Your task –
Look for "With" in the material below and show each line that contains it.

Data in this exercise –

--------------------------------

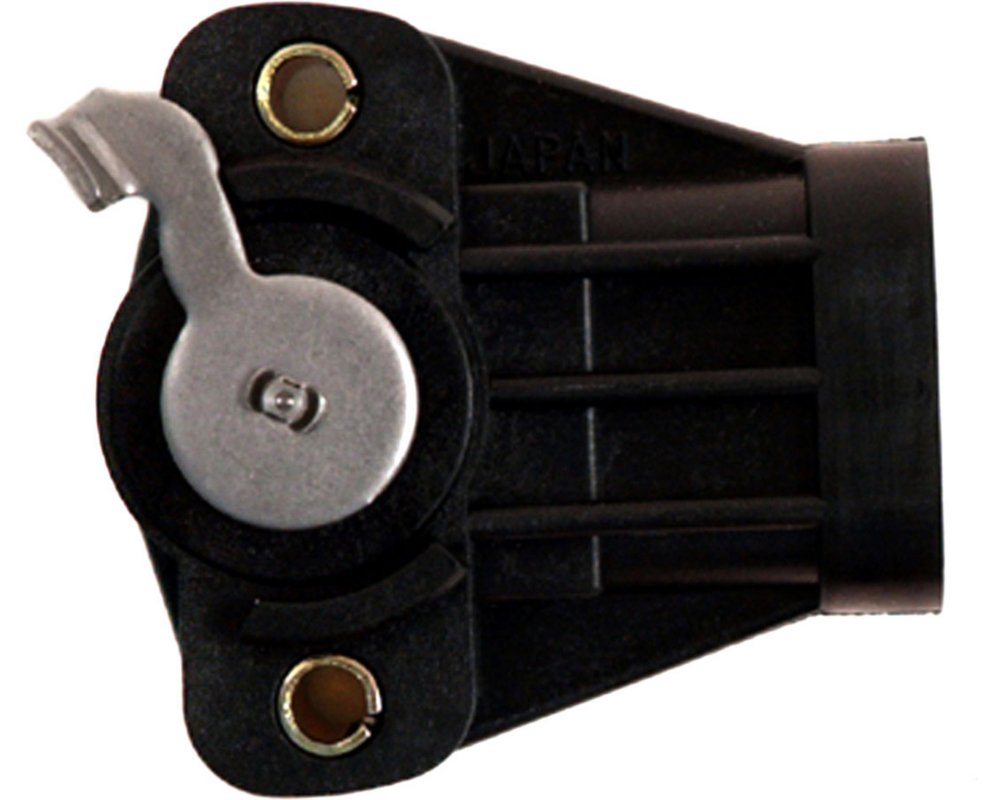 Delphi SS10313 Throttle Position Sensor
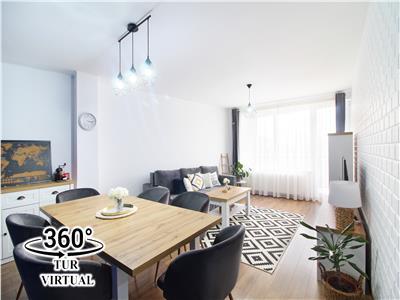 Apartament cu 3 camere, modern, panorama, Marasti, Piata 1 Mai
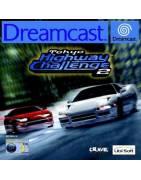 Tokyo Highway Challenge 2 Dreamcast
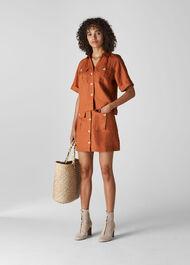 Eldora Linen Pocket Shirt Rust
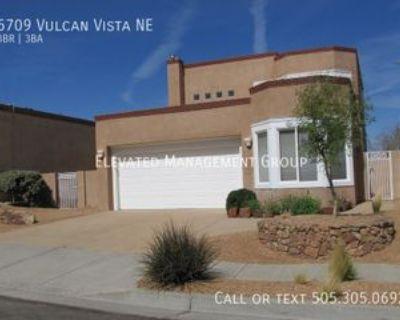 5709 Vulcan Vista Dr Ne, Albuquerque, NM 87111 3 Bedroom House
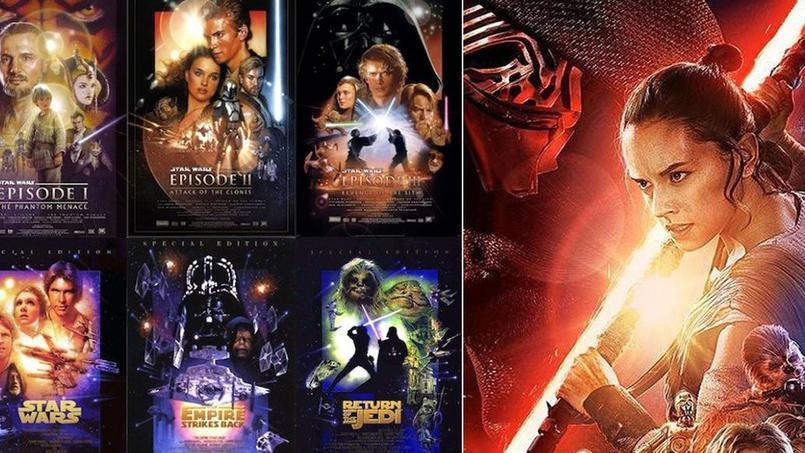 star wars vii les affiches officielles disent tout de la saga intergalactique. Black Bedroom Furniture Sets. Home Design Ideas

--------------------------------

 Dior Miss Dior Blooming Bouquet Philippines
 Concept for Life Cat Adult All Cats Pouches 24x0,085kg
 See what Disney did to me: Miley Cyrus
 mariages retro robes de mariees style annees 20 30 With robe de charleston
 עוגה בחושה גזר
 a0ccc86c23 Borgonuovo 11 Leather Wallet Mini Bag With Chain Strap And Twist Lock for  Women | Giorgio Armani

--------------------------------

Result of the exercise –
 mariages retro robes de mariees style annees 20 30 With robe de charleston
 a0ccc86c23 Borgonuovo 11 Leather Wallet Mini Bag With Chain Strap And Twist Lock for  Women | Giorgio Armani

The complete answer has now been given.